According to statistics one in three people live next to a paedophile
– Thankfully I just live next to some really hot 11 year olds

Don’t be a statistic
– Be an outlier.

A politician uses statistics like a drunk uses a street light.
– For support, rather than illumination.

TIL: 5/7 People make up statistics on the spot.
– There is a 50% chance this data lacks validity though.

I heard a statistic that there are more men named David in charge of companies than there are women.
– Well obviously. How many women do you know named David?

Statisticians give low paid workers an expected life of 68.7 years
– That’s mean

Statistics say that 2 out of 10 people don’t understand how percentages work.
– Unlike us, the other 90%.

I heard the latest statistic that 1 in 3 people cheat on their significant others
that means either my wife or my girlfriend is cheating on me.

Hmm…

Statistics say that 95% of the population is dumb
– I’m glad to be in the 10% that isn’t.

A statistician, a mathematician, and a biologist are standing outside a house.
They watch two people walk in. A couple hours later, they watch three people walk out.

The statistician considers the problem for a moment, then thinks to himself: “Oh, we must have miscounted.”

The biologist, naturally, goes through a similar moment of introspection before deciding, “Ah, they must have reproduced!”

Meanwhile, the mathematician arrived at the solution almost immediately: “If one person goes back into the house, it will be completely empty!”

Statistics can be misleading.
– For example, 5 out of 6 people think Russian roulette is perfectly safe.

Did you know that, statistically, only one in seven dwarfs…
– Is happy?

Two statisticians walk into a bar…
– What are the chances of that?

Statistically,
– 6 out of 7 Dwarfs aren’t Happy.

I was shocked to read this. Statistically 6 out of 7 dwarves
– aren’t Happy

Statistics are like bikinis.
What they reveal is suggestive, but what they conceal is vital.
Edit- This is a famous quote by Aaron Levenstein. A Professor told this to a friend.

The Department of Unfinished Statistics concluded…
… that 7 out of 10.

Two statisticians are out hunting…
– Two statisticians are out hunting when one of them sees a duck. The first takes aim and shoots, but the bullet goes sailing pass 6in too high. The second statistician also takes aim and shoots, but this time the bullet goes sailing past 6in too low. The two statisticians then give one another high fives and exclaim “Got him!”

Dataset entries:
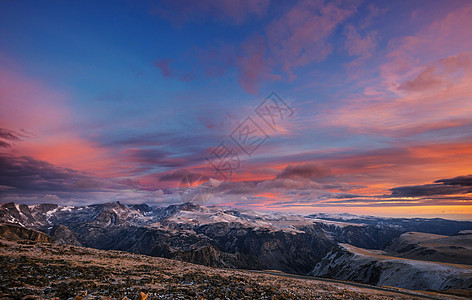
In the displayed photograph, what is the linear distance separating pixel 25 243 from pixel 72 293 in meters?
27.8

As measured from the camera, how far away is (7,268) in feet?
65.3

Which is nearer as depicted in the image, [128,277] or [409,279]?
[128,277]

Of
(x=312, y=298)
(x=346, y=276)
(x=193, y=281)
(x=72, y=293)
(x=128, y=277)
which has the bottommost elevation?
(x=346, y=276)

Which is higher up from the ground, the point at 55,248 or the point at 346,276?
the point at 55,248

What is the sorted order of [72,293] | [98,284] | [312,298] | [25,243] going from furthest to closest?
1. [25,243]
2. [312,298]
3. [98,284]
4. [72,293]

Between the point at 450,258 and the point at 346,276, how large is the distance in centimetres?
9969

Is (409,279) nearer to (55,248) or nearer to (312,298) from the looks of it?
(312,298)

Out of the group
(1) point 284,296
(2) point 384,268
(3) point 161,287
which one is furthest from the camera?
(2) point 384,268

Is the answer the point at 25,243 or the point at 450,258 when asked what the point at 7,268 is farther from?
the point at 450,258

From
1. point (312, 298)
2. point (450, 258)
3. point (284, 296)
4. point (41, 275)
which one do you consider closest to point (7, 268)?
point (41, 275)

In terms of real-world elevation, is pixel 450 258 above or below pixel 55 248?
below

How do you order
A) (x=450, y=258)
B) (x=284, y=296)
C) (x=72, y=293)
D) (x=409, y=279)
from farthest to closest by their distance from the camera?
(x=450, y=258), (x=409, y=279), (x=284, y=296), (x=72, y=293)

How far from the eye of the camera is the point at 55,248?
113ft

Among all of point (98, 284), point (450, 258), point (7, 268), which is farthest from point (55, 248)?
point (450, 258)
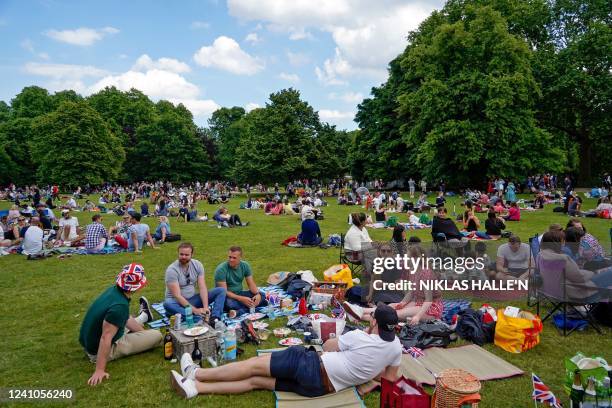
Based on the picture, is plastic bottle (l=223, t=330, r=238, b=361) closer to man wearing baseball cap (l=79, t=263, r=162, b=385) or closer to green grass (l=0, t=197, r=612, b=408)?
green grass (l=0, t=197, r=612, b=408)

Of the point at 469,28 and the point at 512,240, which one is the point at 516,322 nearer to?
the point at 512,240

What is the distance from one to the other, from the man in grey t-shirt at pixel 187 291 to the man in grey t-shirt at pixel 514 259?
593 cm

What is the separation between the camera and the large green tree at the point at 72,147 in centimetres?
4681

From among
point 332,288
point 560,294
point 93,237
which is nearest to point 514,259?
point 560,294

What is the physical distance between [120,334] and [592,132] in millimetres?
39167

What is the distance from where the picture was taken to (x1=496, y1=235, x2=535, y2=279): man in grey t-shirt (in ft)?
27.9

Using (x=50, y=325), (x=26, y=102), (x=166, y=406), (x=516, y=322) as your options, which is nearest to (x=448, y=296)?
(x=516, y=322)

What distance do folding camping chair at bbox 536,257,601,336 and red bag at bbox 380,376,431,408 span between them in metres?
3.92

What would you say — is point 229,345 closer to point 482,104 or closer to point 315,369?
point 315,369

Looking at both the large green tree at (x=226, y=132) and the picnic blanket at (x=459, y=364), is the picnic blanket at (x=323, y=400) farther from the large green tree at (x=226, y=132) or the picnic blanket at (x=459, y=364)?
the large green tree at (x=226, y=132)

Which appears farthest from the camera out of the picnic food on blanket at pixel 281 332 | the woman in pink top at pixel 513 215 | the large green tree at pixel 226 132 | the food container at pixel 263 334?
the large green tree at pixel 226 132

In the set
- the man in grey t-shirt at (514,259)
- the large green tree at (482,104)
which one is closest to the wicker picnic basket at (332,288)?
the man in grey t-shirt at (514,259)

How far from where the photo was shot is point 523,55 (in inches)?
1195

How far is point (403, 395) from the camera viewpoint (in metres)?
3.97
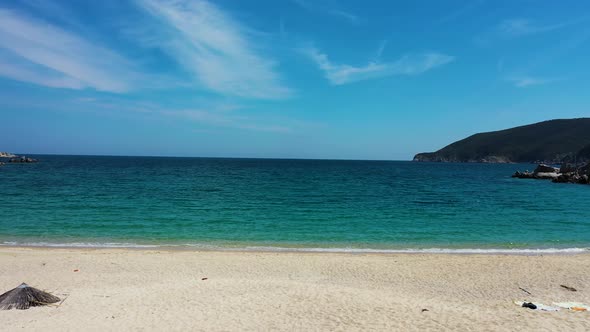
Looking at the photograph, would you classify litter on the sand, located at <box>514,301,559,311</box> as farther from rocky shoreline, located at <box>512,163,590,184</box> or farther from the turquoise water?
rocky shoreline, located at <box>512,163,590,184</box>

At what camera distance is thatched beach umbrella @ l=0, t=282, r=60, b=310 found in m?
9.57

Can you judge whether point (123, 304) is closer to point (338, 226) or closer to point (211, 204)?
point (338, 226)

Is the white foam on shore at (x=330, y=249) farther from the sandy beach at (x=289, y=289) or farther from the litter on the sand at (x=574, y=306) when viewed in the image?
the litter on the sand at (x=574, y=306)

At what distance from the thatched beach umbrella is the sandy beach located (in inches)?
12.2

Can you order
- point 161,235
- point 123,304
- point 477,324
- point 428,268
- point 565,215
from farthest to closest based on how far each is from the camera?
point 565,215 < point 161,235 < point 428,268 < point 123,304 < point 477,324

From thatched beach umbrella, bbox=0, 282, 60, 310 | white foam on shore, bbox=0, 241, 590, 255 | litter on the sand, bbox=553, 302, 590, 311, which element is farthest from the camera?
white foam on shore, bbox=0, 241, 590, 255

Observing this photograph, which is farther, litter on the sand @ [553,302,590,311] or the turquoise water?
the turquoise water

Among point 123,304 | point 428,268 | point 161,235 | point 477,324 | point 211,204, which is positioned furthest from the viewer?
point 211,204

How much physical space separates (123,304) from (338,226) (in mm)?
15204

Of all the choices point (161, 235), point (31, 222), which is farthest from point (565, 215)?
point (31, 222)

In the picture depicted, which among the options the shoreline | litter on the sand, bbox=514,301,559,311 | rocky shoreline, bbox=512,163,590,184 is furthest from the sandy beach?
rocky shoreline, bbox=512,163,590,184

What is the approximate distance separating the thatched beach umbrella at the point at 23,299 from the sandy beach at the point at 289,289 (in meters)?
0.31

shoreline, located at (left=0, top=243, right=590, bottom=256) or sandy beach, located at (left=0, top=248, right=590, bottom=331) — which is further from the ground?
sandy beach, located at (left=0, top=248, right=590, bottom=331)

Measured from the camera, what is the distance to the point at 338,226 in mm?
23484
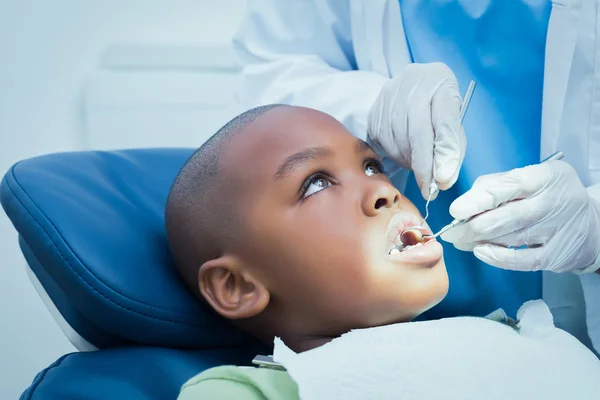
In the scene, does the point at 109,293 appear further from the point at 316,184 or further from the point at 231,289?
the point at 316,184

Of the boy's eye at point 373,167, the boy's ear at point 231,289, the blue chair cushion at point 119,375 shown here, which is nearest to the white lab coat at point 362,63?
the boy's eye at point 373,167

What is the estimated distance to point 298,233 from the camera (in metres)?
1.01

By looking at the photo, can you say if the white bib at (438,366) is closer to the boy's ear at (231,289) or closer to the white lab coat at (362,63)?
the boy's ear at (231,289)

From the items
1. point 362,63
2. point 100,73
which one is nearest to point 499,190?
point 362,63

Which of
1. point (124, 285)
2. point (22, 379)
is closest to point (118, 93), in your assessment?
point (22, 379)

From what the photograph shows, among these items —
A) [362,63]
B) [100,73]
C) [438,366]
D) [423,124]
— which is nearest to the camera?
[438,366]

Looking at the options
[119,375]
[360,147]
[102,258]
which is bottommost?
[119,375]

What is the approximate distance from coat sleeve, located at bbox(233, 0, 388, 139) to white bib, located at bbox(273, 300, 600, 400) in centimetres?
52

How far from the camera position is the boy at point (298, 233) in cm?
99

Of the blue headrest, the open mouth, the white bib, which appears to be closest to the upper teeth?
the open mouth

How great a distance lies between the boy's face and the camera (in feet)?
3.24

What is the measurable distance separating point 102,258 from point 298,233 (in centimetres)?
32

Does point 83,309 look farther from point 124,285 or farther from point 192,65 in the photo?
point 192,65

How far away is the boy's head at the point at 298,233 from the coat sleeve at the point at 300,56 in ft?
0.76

...

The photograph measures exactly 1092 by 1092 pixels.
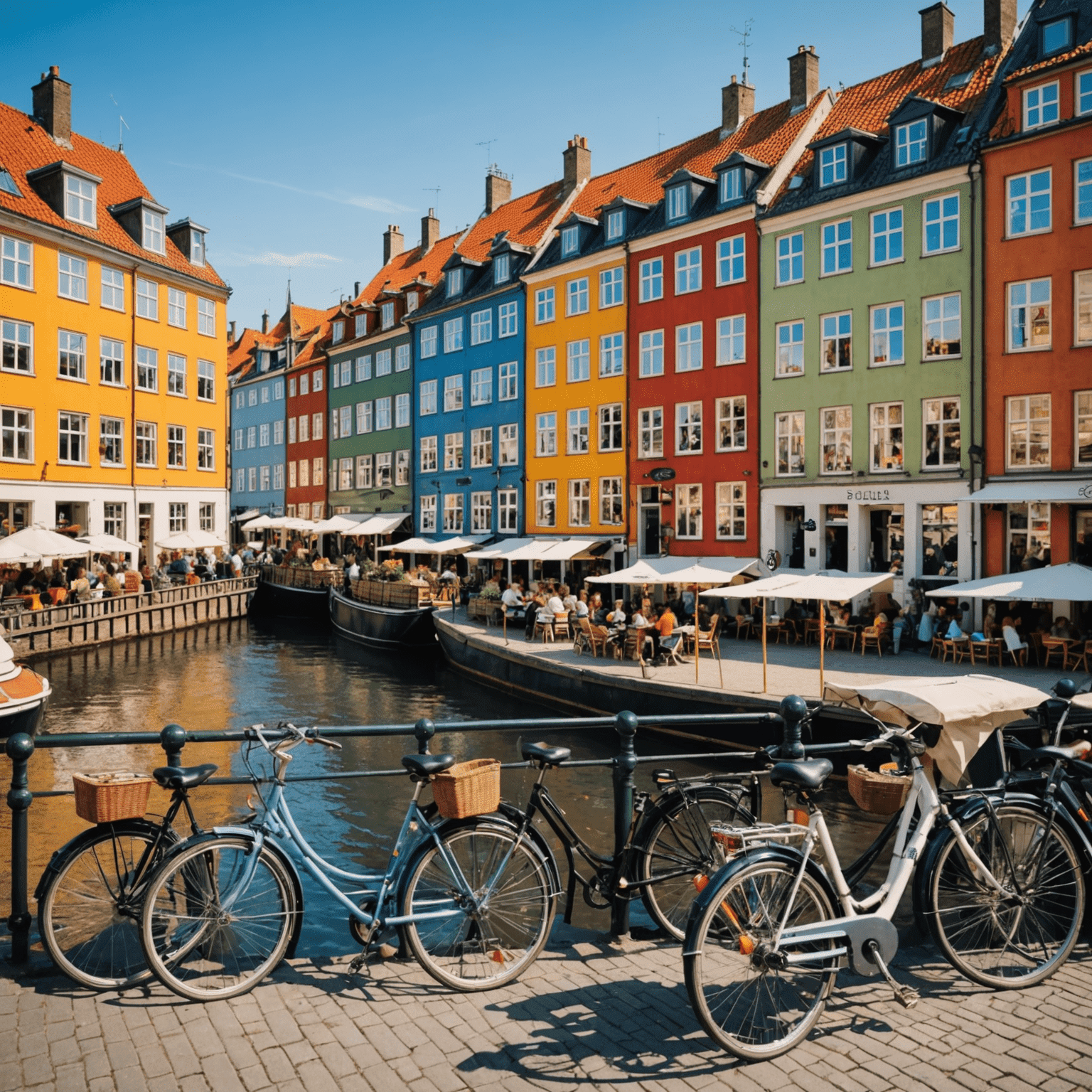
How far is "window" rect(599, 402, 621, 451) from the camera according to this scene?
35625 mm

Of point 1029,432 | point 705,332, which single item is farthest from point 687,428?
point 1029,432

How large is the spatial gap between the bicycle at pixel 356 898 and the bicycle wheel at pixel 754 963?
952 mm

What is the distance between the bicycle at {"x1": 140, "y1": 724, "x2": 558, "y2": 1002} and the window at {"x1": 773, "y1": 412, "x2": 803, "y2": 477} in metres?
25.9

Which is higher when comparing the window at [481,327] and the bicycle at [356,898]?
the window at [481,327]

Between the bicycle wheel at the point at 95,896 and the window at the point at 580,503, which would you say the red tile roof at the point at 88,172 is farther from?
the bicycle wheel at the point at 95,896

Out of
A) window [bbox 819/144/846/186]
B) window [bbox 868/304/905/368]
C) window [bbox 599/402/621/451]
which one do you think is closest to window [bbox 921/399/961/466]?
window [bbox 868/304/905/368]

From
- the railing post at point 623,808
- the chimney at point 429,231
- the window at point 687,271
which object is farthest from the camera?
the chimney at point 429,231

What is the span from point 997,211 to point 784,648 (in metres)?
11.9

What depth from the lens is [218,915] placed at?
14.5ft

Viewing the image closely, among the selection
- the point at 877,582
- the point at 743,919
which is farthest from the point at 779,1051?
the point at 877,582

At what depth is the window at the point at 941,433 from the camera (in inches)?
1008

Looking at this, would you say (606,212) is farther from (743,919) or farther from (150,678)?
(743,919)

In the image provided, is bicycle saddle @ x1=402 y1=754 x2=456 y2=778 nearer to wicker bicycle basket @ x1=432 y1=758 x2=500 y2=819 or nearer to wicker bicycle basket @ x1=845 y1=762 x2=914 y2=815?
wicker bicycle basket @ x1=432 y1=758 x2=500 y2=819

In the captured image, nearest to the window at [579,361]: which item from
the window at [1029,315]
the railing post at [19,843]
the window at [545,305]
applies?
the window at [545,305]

==

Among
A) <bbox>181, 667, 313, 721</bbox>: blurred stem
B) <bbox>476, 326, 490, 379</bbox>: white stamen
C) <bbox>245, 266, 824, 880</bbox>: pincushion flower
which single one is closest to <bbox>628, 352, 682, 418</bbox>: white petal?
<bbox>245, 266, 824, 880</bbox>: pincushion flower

What to work on:
1) Reproduce the statistics jokes word for word, starting at "They watch two" and ending at "can be misleading.".
2) In the statistics jokes, name each professional who stands outside the house and watches people go in and out.

Answers by task:
1)
They watch two people walk in. A couple hours later, they watch three people walk out.

The statistician considers the problem for a moment, then thinks to himself: “Oh, we must have miscounted.”

The biologist, naturally, goes through a similar moment of introspection before deciding, “Ah, they must have reproduced!”

Meanwhile, the mathematician arrived at the solution almost immediately: “If one person goes back into the house, it will be completely empty!”

Statistics can be misleading.

2) A statistician, a mathematician and a biologist.